** Opening Data to examine block **

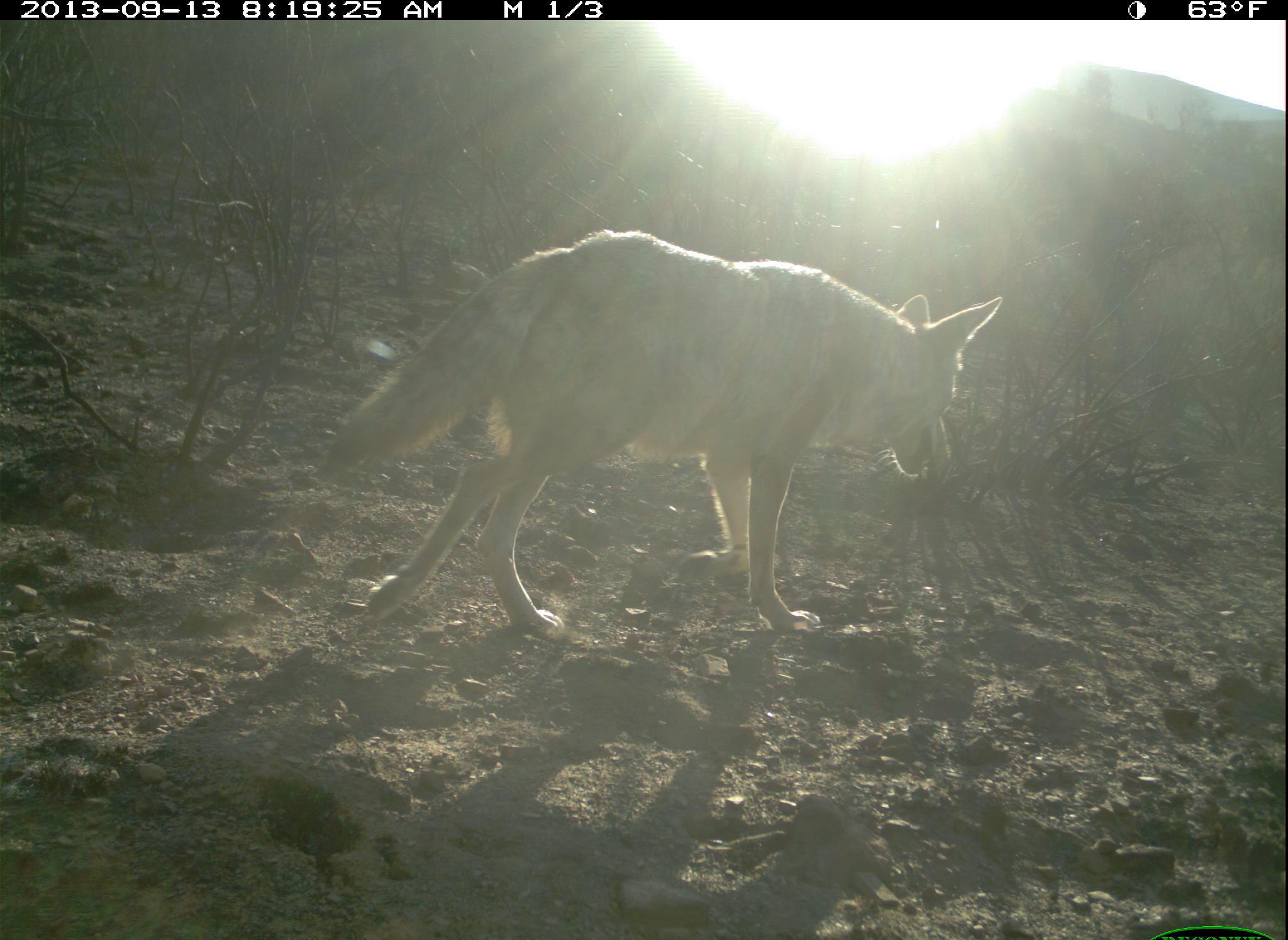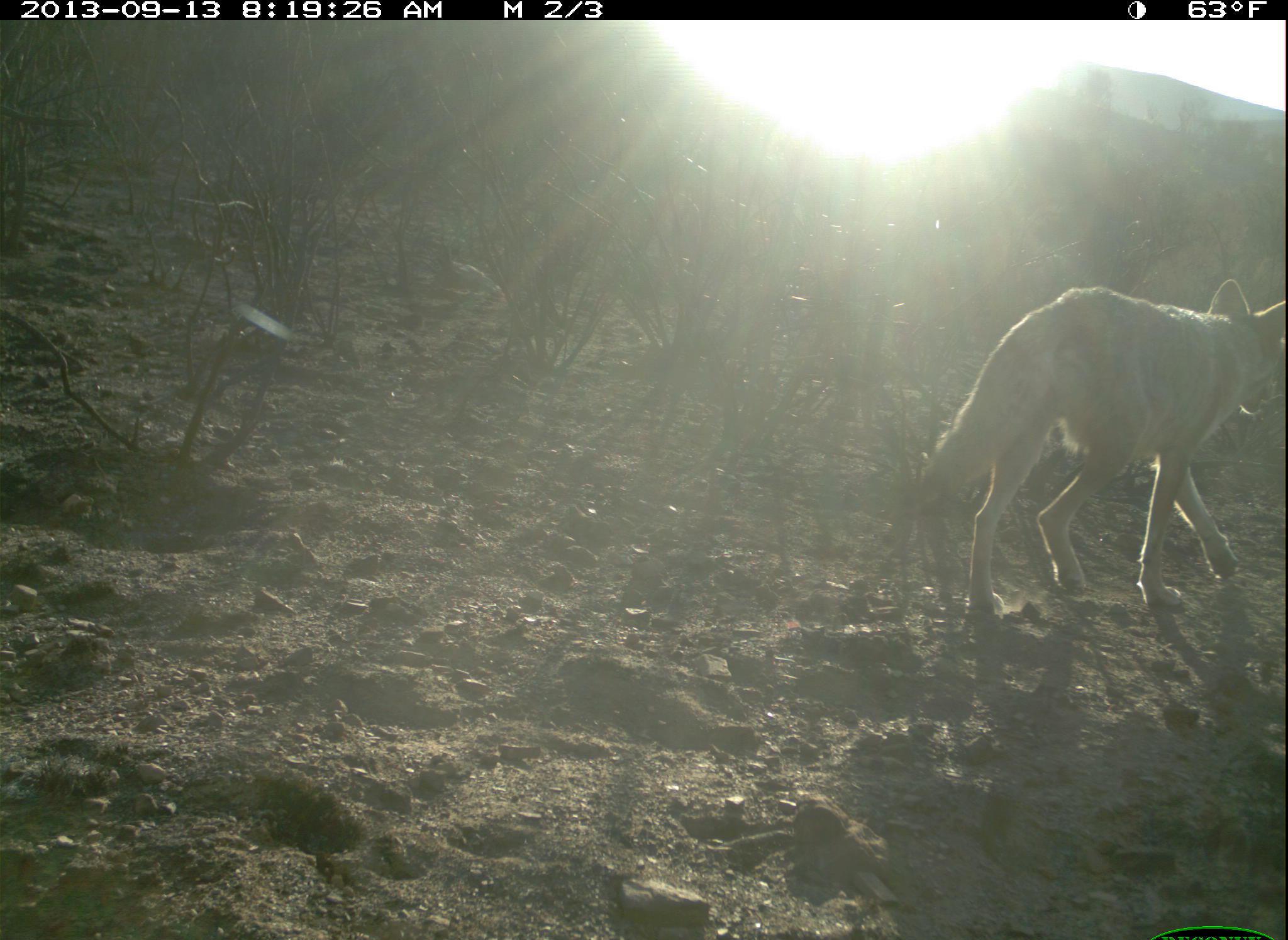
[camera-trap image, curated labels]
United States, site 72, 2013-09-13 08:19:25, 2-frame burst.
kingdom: Animalia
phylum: Chordata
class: Mammalia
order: Carnivora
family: Canidae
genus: Canis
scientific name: Canis latrans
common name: coyote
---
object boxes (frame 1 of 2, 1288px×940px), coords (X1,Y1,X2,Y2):
coyote: (319,229,1001,635)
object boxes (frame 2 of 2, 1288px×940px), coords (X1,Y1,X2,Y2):
coyote: (908,278,1287,616)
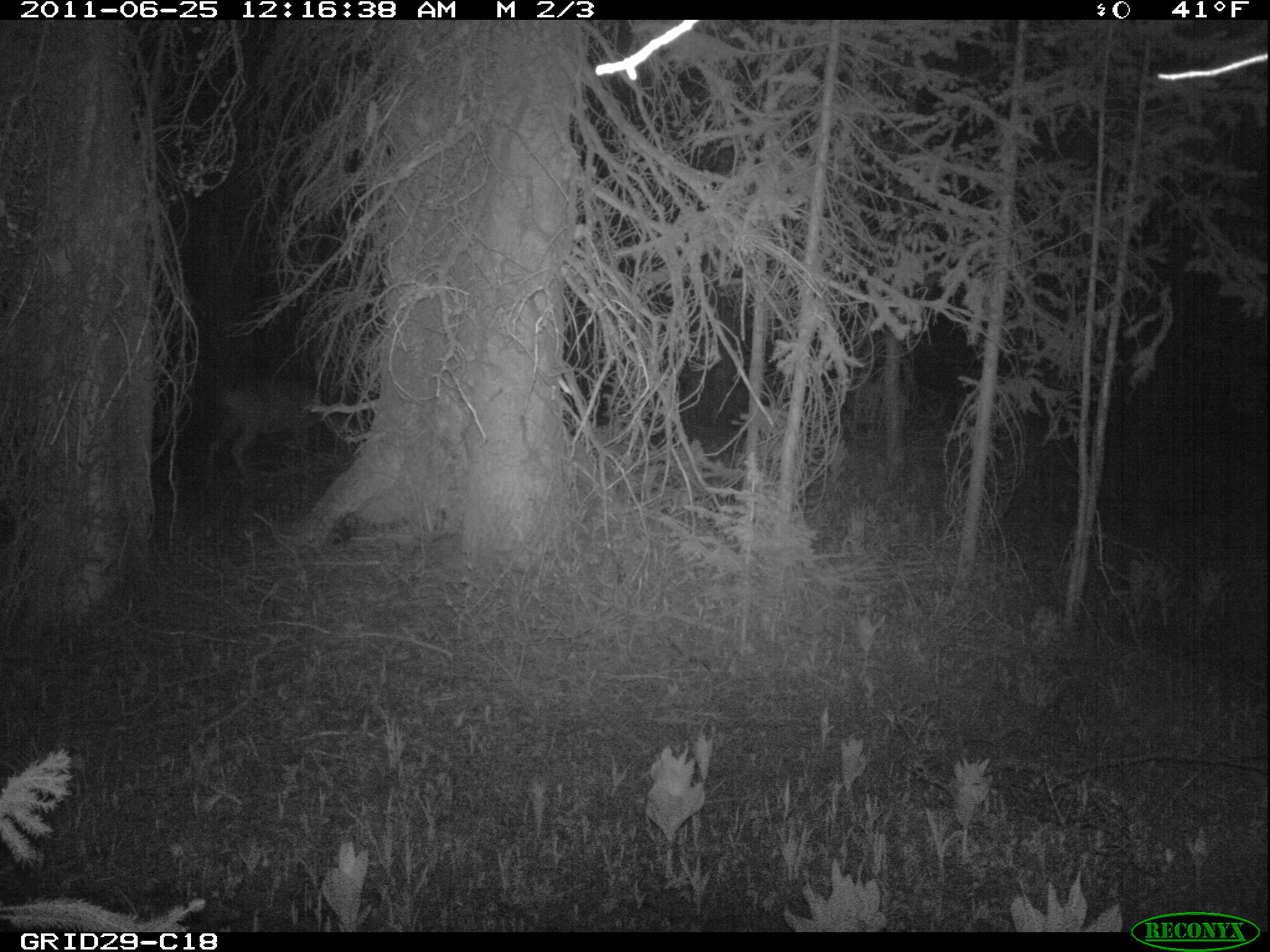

** Closing Data to examine block **

**Problem description:**
Without the pictures, set down every entry exactly.

**Written reply:**
[camera-trap image, curated labels]
United States, site 72, 2013-09-13 08:19:25, 2-frame burst.
kingdom: Animalia
phylum: Chordata
class: Mammalia
order: Carnivora
family: Canidae
genus: Canis
scientific name: Canis latrans
common name: coyote
---
object boxes (frame 1 of 2, 1288px×940px), coords (X1,Y1,X2,Y2):
coyote: (319,229,1001,635)
object boxes (frame 2 of 2, 1288px×940px), coords (X1,Y1,X2,Y2):
coyote: (908,278,1287,616)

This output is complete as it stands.